» **Exercise**
When you copy the data, keep every line exactly as written and skip the pictures.

↓

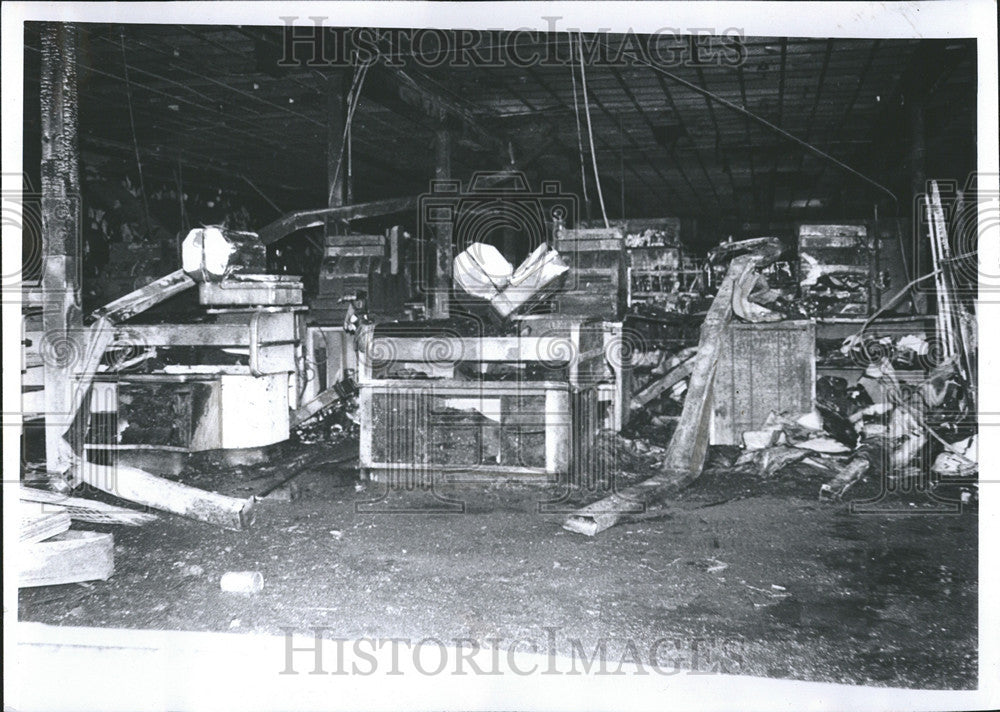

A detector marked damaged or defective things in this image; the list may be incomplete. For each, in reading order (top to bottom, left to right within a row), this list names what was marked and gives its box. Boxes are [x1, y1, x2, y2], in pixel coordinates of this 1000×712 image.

charred wooden post [40, 22, 83, 478]
broken wooden slat [564, 253, 756, 536]
broken wooden slat [19, 504, 71, 544]
broken wooden slat [18, 486, 156, 524]
broken wooden slat [80, 464, 256, 532]
broken wooden slat [18, 532, 114, 588]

↑

» **Finished exercise**
A detector marked damaged or defective things in this image; the list may be incomplete. For each, in reading order (top to bottom, left to right within a row), this list names what was marked and gives its box. Boxes are [x1, y1, x2, y2], in pixel coordinates of this 1000×712 image.

charred wooden post [40, 22, 83, 478]
broken wooden slat [564, 253, 756, 536]
broken wooden slat [19, 504, 71, 544]
broken wooden slat [18, 486, 156, 524]
broken wooden slat [80, 464, 256, 532]
broken wooden slat [18, 532, 114, 588]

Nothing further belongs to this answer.